"And have you no more intimate experience?" asked Lady Everington.
"Really, Aubrey, you have not been living up to your reputation."
"Well, Lady Georgie," the young man proceeded, gazing at his polished boots with a well-assumed air of embarrassment, "since I know that you are one of the enlightened ones, I will confess to you that I did keep a little establishment à la Pierre Loti. My Japanese teacher thought it would be a good way of improving my knowledge of the local idiom; and this knowledge meant an extra hundred pounds to me for interpreter's allowance, as it is called. I thought, too, that it would be a relief after diplomatic dinner parties to be able to swear for an hour or so, big round oaths in the company of a dear beloved one who would not understand me. So my teacher undertook to provide me with a suitable female companion. He did. In fact, he introduced me to his sister; and the suitability was based on the fact that she held the same position under my predecessor, a man whom I dislike exceedingly. But this I only found out later on. She was dull, deadly dull. I couldn't even make her jealous. She was as dull as my Japanese grammar; and when I had passed my examination and burnt my books, I dismissed her."

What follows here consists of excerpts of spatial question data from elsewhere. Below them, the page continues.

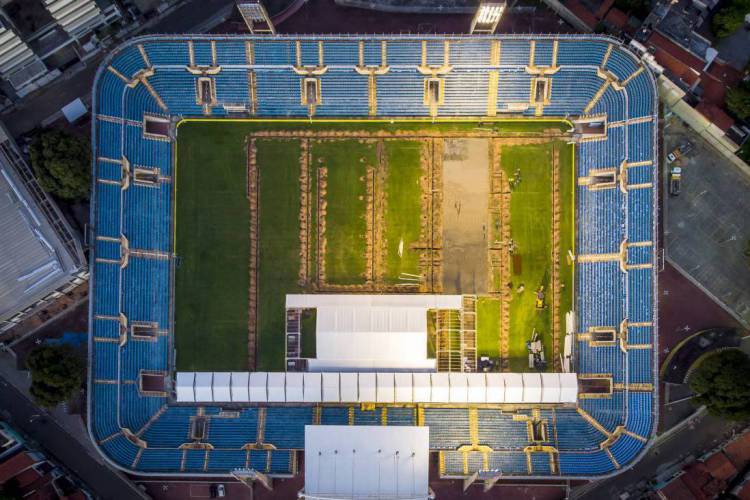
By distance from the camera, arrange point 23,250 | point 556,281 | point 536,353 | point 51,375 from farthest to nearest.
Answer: point 556,281 → point 536,353 → point 23,250 → point 51,375

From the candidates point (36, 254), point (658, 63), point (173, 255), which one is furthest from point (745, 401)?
point (36, 254)

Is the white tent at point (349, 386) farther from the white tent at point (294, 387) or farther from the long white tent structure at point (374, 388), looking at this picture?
the white tent at point (294, 387)

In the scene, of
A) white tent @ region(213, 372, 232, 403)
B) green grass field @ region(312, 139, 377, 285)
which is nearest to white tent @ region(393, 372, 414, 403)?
green grass field @ region(312, 139, 377, 285)

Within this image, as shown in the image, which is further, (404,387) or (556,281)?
(556,281)

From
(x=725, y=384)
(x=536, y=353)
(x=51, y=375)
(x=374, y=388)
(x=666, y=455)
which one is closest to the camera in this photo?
(x=725, y=384)

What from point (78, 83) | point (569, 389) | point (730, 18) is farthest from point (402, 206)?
point (730, 18)

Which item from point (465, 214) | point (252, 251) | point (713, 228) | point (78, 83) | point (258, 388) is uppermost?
point (78, 83)

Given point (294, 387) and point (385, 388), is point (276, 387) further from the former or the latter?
point (385, 388)

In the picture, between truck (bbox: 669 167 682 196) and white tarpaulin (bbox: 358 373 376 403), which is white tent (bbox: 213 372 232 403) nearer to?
white tarpaulin (bbox: 358 373 376 403)

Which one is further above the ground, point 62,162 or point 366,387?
point 62,162
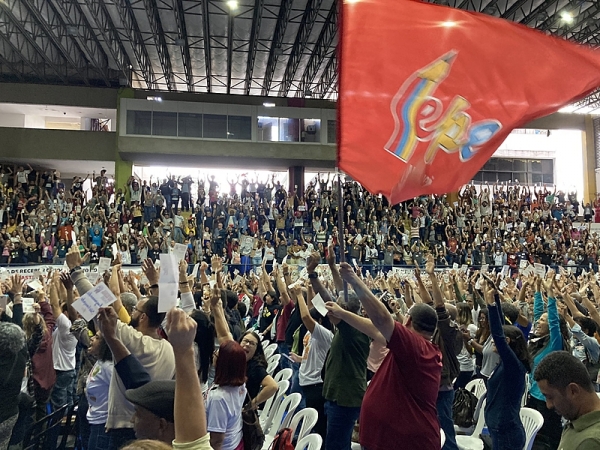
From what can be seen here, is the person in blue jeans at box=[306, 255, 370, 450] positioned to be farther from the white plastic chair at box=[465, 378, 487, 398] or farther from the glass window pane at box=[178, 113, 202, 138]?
the glass window pane at box=[178, 113, 202, 138]

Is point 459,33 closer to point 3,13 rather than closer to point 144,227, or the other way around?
point 144,227

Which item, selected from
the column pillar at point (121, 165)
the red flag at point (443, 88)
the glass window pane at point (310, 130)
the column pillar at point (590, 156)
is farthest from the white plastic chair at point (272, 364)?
the column pillar at point (590, 156)

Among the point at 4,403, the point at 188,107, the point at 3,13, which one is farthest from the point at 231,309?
the point at 188,107

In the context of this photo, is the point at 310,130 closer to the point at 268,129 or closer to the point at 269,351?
the point at 268,129

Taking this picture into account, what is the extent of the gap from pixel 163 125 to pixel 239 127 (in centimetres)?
362

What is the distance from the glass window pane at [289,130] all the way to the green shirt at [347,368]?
76.7 ft

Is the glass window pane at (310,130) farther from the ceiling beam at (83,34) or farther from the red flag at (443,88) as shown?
the red flag at (443,88)

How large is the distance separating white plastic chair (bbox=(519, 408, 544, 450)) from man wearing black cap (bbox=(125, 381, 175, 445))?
119 inches

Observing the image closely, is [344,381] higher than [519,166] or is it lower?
lower

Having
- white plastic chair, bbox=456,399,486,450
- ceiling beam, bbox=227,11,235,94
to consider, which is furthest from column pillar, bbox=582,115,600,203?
white plastic chair, bbox=456,399,486,450

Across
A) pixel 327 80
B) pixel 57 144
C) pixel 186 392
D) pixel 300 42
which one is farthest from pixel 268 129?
pixel 186 392

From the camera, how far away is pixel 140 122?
2584 centimetres

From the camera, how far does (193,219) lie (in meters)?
20.2

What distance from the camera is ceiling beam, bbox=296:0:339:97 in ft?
63.2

"Aubrey, what a very wicked story!"
"No, Lady Georgie, it was not even wicked. She was not real enough to sin with. The affair had not even the excitement of badness to keep it going."

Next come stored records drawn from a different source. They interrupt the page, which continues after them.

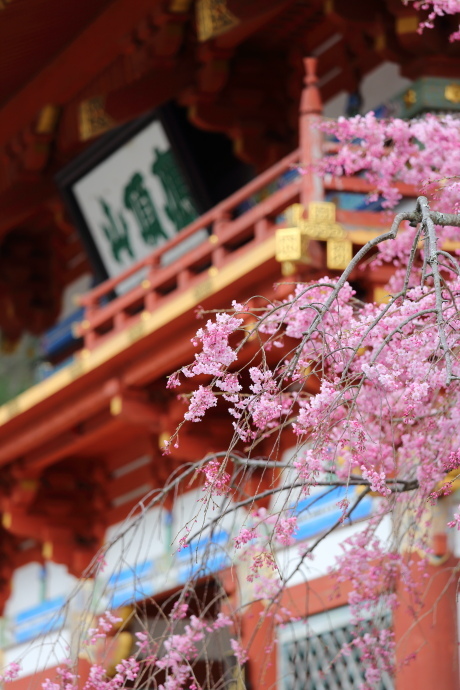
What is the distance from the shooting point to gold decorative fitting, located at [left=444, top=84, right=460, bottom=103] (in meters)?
7.89

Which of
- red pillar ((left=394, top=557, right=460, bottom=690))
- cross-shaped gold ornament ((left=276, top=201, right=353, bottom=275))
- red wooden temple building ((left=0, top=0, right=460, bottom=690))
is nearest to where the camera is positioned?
red pillar ((left=394, top=557, right=460, bottom=690))

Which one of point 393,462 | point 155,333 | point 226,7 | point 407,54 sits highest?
point 226,7

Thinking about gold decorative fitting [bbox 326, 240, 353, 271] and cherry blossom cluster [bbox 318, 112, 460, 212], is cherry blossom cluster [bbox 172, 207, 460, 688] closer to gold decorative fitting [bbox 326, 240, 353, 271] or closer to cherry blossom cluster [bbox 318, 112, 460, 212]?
cherry blossom cluster [bbox 318, 112, 460, 212]

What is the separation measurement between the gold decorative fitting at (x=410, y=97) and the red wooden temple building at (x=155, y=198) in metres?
0.02

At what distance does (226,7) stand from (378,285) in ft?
7.20

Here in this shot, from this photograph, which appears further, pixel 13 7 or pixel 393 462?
pixel 13 7

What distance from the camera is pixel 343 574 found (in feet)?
19.9

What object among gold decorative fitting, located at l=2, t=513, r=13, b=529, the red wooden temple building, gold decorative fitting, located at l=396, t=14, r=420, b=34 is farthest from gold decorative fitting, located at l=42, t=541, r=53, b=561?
gold decorative fitting, located at l=396, t=14, r=420, b=34

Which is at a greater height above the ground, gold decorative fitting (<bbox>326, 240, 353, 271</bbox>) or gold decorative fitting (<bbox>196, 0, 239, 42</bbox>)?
gold decorative fitting (<bbox>196, 0, 239, 42</bbox>)

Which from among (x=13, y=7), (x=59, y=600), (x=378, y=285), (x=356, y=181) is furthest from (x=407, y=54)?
(x=59, y=600)

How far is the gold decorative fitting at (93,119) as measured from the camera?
31.7 ft

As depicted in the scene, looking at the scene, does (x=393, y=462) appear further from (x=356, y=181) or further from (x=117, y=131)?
(x=117, y=131)

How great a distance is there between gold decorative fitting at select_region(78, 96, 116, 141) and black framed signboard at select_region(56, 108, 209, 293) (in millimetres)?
334

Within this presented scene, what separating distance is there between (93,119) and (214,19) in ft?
5.44
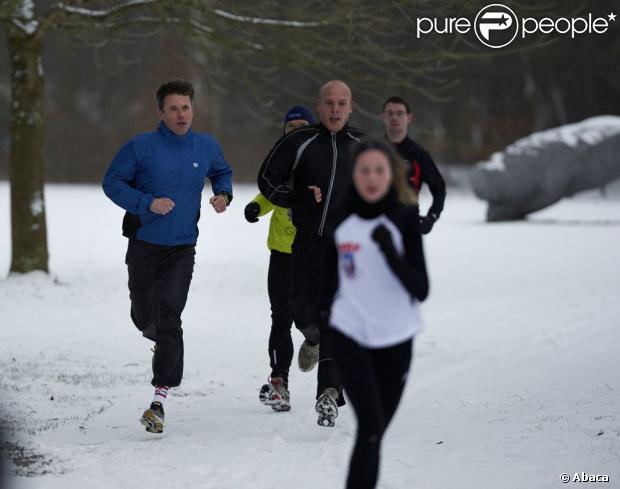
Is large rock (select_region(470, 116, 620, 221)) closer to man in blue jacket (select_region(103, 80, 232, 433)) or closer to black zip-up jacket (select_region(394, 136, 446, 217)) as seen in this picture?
black zip-up jacket (select_region(394, 136, 446, 217))

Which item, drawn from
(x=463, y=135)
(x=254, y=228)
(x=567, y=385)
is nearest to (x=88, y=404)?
(x=567, y=385)

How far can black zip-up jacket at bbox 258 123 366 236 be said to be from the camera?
272 inches

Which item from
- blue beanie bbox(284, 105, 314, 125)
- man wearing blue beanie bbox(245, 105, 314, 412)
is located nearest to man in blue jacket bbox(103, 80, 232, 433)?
man wearing blue beanie bbox(245, 105, 314, 412)

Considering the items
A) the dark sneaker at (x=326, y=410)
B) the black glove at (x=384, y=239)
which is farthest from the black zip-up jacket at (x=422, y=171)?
the black glove at (x=384, y=239)

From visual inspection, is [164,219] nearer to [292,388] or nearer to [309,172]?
[309,172]

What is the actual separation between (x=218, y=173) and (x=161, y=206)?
718 millimetres

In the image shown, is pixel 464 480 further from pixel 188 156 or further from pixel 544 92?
pixel 544 92

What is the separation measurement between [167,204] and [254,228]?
17.8 m

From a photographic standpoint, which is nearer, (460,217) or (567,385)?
(567,385)

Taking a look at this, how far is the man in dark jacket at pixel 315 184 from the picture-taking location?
6.86 meters

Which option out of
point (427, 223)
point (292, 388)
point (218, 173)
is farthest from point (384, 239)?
point (292, 388)

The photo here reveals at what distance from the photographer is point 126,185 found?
662 centimetres

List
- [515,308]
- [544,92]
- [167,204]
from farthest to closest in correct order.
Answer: [544,92], [515,308], [167,204]

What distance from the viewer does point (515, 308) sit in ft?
40.9
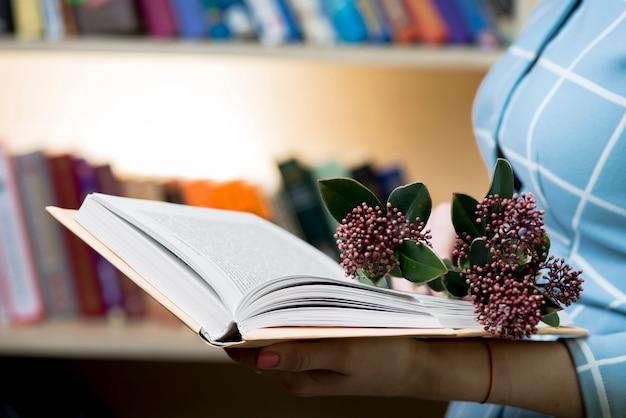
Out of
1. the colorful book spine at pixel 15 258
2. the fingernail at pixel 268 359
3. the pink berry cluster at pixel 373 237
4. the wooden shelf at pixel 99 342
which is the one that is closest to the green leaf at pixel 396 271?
the pink berry cluster at pixel 373 237

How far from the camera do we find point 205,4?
150 centimetres

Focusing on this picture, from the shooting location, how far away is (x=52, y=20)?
1493 millimetres

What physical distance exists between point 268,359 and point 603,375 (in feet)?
0.85

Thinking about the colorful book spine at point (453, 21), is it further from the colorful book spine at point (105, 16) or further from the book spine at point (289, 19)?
the colorful book spine at point (105, 16)

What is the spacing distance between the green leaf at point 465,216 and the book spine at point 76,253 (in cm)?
100

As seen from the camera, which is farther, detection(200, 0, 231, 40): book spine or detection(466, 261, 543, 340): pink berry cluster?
detection(200, 0, 231, 40): book spine

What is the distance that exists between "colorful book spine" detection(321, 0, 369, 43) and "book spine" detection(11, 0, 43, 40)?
0.48m

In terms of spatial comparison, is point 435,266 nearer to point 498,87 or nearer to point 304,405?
point 498,87

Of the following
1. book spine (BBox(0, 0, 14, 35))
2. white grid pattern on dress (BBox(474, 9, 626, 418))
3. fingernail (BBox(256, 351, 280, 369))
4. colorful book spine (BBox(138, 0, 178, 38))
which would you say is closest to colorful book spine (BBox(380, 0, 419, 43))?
colorful book spine (BBox(138, 0, 178, 38))

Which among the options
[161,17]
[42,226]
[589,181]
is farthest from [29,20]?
[589,181]

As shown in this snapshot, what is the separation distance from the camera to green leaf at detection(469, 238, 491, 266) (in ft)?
1.96

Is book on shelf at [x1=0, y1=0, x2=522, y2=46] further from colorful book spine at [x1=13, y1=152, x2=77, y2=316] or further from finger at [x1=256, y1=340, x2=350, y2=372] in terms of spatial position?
finger at [x1=256, y1=340, x2=350, y2=372]

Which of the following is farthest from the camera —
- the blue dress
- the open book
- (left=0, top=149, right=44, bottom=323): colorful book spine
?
(left=0, top=149, right=44, bottom=323): colorful book spine

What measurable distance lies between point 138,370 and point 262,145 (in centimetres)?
53
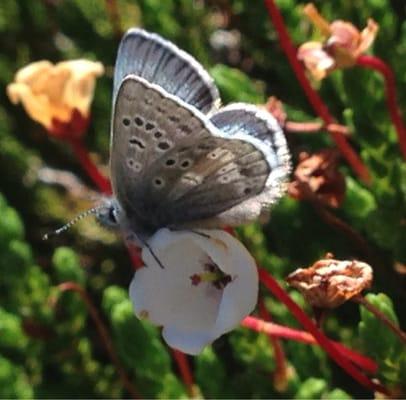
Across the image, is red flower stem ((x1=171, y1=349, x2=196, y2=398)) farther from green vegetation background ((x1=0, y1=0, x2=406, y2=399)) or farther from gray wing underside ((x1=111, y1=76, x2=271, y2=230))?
gray wing underside ((x1=111, y1=76, x2=271, y2=230))

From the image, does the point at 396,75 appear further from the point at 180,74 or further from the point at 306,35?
the point at 180,74

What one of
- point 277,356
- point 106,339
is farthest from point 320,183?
point 106,339

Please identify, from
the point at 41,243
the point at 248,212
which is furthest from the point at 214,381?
the point at 41,243

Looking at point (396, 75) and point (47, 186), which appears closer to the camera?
point (396, 75)

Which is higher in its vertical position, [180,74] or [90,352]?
[180,74]

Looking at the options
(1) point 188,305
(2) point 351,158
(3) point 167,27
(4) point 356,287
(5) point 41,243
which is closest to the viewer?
(4) point 356,287

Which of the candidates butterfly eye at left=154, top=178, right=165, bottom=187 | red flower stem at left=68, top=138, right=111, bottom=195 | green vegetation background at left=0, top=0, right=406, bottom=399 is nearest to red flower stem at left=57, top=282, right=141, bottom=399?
green vegetation background at left=0, top=0, right=406, bottom=399

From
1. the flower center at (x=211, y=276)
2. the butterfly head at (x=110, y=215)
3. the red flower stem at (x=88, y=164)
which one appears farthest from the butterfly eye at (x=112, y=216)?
the red flower stem at (x=88, y=164)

"Do you know the Japanese well?" Lady Everington returned to the highroad of her inquiry.
"No, nobody does; they are a most secretive people."
"Do you think that, if the Barringtons go to Japan, there is any danger of Asako being drawn back into the bosom of her family?"

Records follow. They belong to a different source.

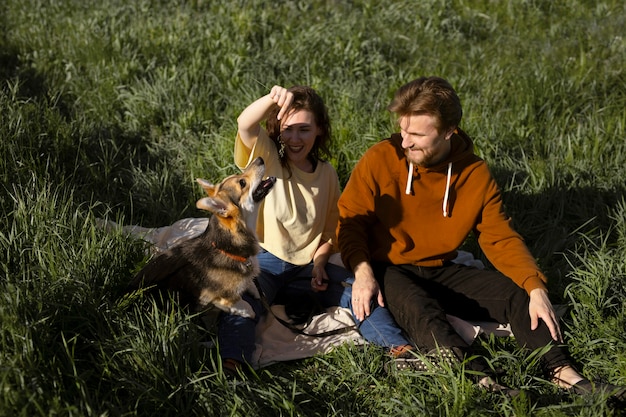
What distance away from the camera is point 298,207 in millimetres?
4375

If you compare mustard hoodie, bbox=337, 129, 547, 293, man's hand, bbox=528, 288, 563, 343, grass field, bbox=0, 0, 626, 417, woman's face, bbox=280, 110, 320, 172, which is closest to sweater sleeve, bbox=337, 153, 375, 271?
mustard hoodie, bbox=337, 129, 547, 293

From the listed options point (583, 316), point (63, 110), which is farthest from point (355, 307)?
point (63, 110)

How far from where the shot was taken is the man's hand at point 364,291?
376 centimetres

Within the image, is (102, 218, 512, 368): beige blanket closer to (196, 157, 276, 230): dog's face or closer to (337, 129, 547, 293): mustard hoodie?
(337, 129, 547, 293): mustard hoodie

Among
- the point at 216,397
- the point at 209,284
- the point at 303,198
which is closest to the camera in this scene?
the point at 216,397

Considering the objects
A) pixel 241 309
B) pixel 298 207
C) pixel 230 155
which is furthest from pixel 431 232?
pixel 230 155

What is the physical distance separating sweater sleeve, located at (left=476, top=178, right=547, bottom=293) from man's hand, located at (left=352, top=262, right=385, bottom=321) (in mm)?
780

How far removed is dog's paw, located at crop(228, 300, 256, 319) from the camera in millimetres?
3822

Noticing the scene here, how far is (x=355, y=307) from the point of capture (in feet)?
12.5

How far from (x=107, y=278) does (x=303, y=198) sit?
1379mm

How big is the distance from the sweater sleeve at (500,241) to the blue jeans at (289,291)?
0.77 metres

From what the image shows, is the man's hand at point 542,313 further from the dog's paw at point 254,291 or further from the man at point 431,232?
the dog's paw at point 254,291

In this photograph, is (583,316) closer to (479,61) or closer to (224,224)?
(224,224)

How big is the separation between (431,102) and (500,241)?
1007 mm
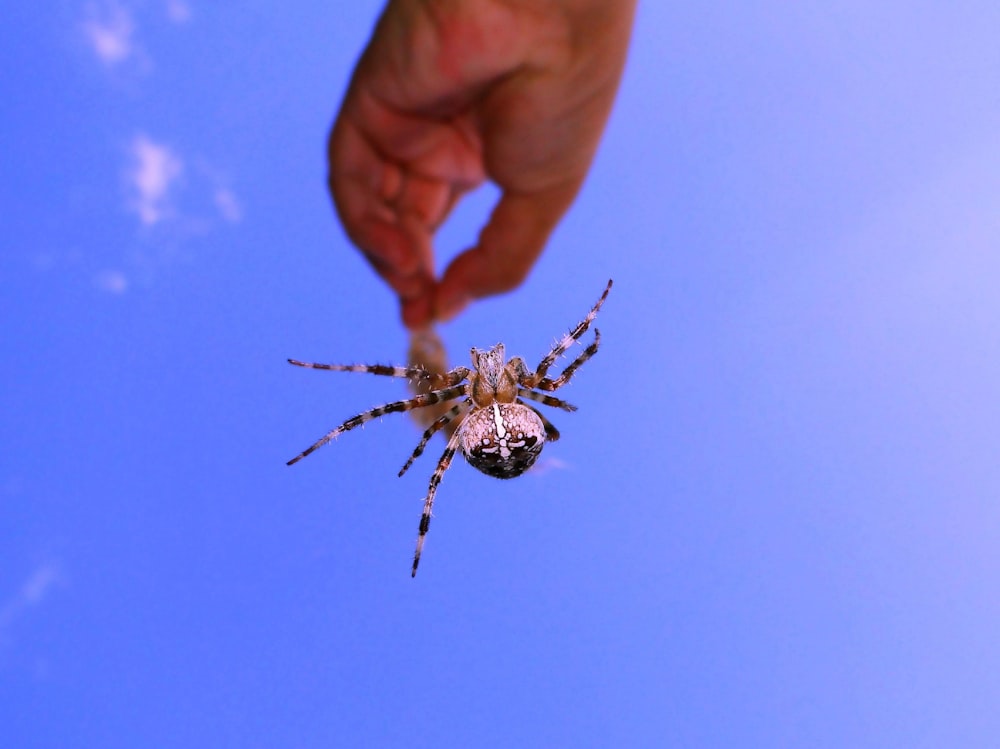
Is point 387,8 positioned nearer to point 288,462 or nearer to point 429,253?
point 429,253

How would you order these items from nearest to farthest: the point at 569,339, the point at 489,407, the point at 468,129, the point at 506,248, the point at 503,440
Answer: the point at 468,129 → the point at 506,248 → the point at 503,440 → the point at 489,407 → the point at 569,339

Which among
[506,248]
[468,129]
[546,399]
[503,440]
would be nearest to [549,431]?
[546,399]

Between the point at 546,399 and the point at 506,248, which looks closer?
the point at 506,248

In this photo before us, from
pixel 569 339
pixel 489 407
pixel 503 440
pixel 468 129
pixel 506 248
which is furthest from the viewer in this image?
pixel 569 339

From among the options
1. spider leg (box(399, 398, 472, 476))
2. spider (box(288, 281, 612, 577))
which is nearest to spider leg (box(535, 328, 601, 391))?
spider (box(288, 281, 612, 577))

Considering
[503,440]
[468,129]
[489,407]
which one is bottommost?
[503,440]

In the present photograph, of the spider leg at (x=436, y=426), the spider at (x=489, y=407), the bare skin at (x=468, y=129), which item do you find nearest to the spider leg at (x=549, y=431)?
the spider at (x=489, y=407)

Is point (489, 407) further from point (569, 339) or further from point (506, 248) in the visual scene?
point (506, 248)

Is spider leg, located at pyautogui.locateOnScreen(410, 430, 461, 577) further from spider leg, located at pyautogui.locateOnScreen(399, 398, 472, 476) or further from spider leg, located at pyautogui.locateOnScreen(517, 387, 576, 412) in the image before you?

"No, I shouldn't think so," Laking replied, "Japanese life is so very uncomfortable, you know, even to the Japs themselves, when once they have got used to living in Europe or America. They sleep on the floor, their clothes are inconvenient, and their food is nasty, even in the houses of the rich ones."
"Yes, it must be a peculiar country. What do you think is the greatest shock for the average traveller who goes there?"
"Lady Georgie, you are asking me very searching questions to-day. I don't think I will answer any more."